Date of Award
Master in Interior Architecture [Adaptive Reuse]
Eduardo Benamor Duarte
Though we don’t think of it this way, “Adaptive Reuse” often happens naturally, guided by users who modify their physical environment to satisfy urgent living needs. While these modifications may appear haphazard, they show the user’s individualism and life philosophy. We, as designers, should embrace these interventions to explore how to participate with the occupants’ adaptive reuse process over time. Given the richness of adaptation within the old residences in the ancient Chinese city of Suzhou, it is an appropriate place to explore both the skill of self–modification and the potential for interaction of designers in this process.
The old residences in Suzhou have two fates ultimately, either being destroyed for new construction or being restored for tourism and commercial space. I suggest
a third option: introducing occupant activism and authorship to acknowledge the ignored history of these places, as a demonstration of how people adapt to these buildings and how these buildings have survived over time.

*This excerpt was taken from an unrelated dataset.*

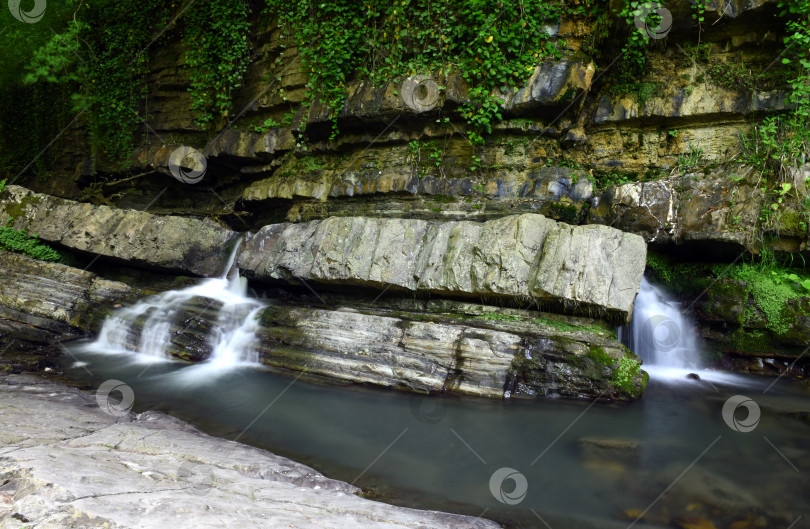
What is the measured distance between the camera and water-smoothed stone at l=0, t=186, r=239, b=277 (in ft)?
31.1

The old buildings cannot quickly adapt to shifting life habits caused by the industrial revolution and housing policy. However, through my observations of the sites, people are designing their living space spontaneously, incorporating household appliances, building technology, and customs within a limited cost. Thus, I ascribe value to the organic change that has been crafted over time to align with larger societal shifts and acknowledging the user’s actions as adaptive reuse design.
Assuming the role of curator, without any intent to disturb the existing condition, this thesis proposes a speculative reality where I live in the site and encourage continued change. Setting Mr. Shen’s house as a container to implement my reinterpretations of the modifications, I’m using photos, hand drawings, plans, and creating categories through programs, building elements, and technologies to envision the fiction scenario. In 2042, children grow up and become masters of adaptive reuse. Come 2062, old families move out and new families come in, the spirit of adaptive reuse will be inherited, and the site will become a mecca for spreading self-design.

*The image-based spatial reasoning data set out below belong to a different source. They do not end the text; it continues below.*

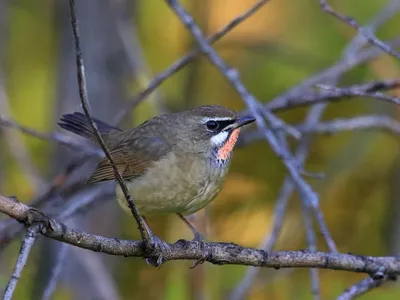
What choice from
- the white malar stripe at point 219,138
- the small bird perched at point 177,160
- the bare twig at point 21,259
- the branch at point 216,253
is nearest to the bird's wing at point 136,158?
the small bird perched at point 177,160

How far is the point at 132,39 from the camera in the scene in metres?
4.73

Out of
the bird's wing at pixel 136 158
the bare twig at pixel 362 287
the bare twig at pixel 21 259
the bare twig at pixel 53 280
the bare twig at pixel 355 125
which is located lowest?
the bare twig at pixel 21 259

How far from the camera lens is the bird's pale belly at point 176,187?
346cm

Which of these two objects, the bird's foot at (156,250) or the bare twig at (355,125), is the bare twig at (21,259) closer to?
the bird's foot at (156,250)

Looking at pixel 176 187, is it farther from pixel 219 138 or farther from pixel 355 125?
pixel 355 125

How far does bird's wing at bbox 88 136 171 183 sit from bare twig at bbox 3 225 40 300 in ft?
4.97

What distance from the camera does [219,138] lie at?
3893 millimetres

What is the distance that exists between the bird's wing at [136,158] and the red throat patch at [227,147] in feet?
0.88

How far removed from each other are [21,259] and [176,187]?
1471mm

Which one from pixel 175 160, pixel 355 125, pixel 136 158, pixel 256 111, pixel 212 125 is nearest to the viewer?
pixel 256 111

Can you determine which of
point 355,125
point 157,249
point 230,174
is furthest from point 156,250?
point 230,174

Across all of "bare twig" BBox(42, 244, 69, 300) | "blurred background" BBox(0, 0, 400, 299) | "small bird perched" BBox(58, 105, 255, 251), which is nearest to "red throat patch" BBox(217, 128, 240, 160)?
"small bird perched" BBox(58, 105, 255, 251)

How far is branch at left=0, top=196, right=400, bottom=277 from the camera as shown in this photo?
7.29ft

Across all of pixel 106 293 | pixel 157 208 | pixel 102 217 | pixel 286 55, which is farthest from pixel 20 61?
pixel 157 208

What’s the boundary between everyday life and design? I try to use the untrained version of adaptive reuse to push design more to the side of everyday life. We, as designers, should practice our perspective of seeing the space and reconsider our role in design. And I encourage residents who live in the old residences to recognize and celebrate what they have done together wisely and carefully.
Wang, Jiayi, "Endless construction : occupant activism and authorship" (2022). Masters Theses. 977.